Despite president and CEO Ken Silver’s contention “that being a boring REIT is not a bad thing,” CT REIT has come off an uncharacteristically exciting year, racking up a total of 16 acquisitions, three developments and 10 intensifications in ongoing developments for a total cost of $598 million.
That’s more than double the typical $250 million or so CT REIT (CRT.UN-T) has spent annually in enlarging its portfolio since retail giant Canadian Tire Corp. spun off the real estate trust in 2013.
Two large deals with its corporate parent swelled the trust’s 2016 total: the acquisition of Canadian Tire’s (CTC-T) 1.4 million-square-foot, “state of the art” distribution centre in Bolton, Ont., (to the tune of $325 million); and the sale/lease of Sears Canada Inc.’s (SCC-T) 600,000-square-foot distribution centre in Calgary ($84 million).
“Those were two larger than typical transactions for us,” said Silver. “We also bought a couple enclosed malls in some smaller markets that we thought were great fits and great opportunities for the REIT.
“I would say it was a balance of executing on what I would describe as our normal growth program supplemented by some out of the ordinary transactions.”
The trust’s portfolio is comprised of more than 300 properties of more than 24.7 million square feet of gross leasable area.
REIT boring but good
CT REIT is by design boring and predictable. It gets first dibs on Canadian Tire’s massive land holdings and to date, about half of its acquisition stream comes from within the chain’s network and much of the rest comes from sellers who have leases for Canadian Tire stores.
For example, the two enclosed malls the REIT purchased last year had Canadian Tire stores as tenants.
Having insider knowledge of the performance of Canadian Tire store performance and markets gives the trust a distinct purchaser’s advantage over potential competitors.
Silver cited the acquisition of Southland Mall in Winkler, Man., last year which featured a Tire store and affiliated Mark’s (Work Warehouse) and Canadian Tire gas bar.
The trust knew the CT assets were strong performers, the market was solid and the mall overall was underperforming. It made the purchase and just last week Winkler was singled out by the Globe and Mail as a fast growing market.
“One of the learnings since we went public was how valuable that relationship with Canadian Tire is to the REIT . . . as a source of growth, as a source of market insight.”
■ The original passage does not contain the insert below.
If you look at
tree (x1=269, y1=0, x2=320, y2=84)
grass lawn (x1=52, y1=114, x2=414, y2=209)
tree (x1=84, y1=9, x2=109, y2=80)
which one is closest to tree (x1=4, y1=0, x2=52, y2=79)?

He added: “Through Canadian Tire, we have a great opportunity to screen opportunities from coast to coast and understand what markets are growing, where retailers are being successful, and have that inform our growth strategy.”
A developing story for REIT
Silver does not see a repeat of 2016 this year, with acquisitions dominating its growth strategy. Instead, expect more of a focus on development.
“We are gradually building the depth of our development pipeline.
“That has two benefits: we should be able to generate better returns through development than on acquisitions based on valuations in the marketplace these days and second of all, assuming market conditions are relatively stable . . . it is a little bit more of a predictable growth vector.”
He doesn’t expect CT REIT to be alone with this strategy. “I think a lot of REITs are looking more towards development than they have in the past because it is a tougher market in which to make accretive acquisitions.”
And if CT REIT is a bit dull in comparison to its REIT peers, it doesn’t bother Silver.
“Our mantra is predictability and it doesn’t make for the most exciting story day-to-day. But we are focused on building a track record that investors understand and certainly have appreciated since our IPO.”
CT REIT added more than 3.1 million square feet of GLA in 2016, including 1.8 million sq. ft. of GLA completed in the fourth quarter.
In the fourth quarter, it announced eight new investments, totalling $44 million (three acquisitions and five property intensifications).
For the full year, net income was $259.1 million, up 10.5% over 2015.
Credit goes to increased net operating income, mainly relating to acquisitions, fair market value increases and a reduction in net interest and financing charges which more than offset an increase in general and administrative expenses.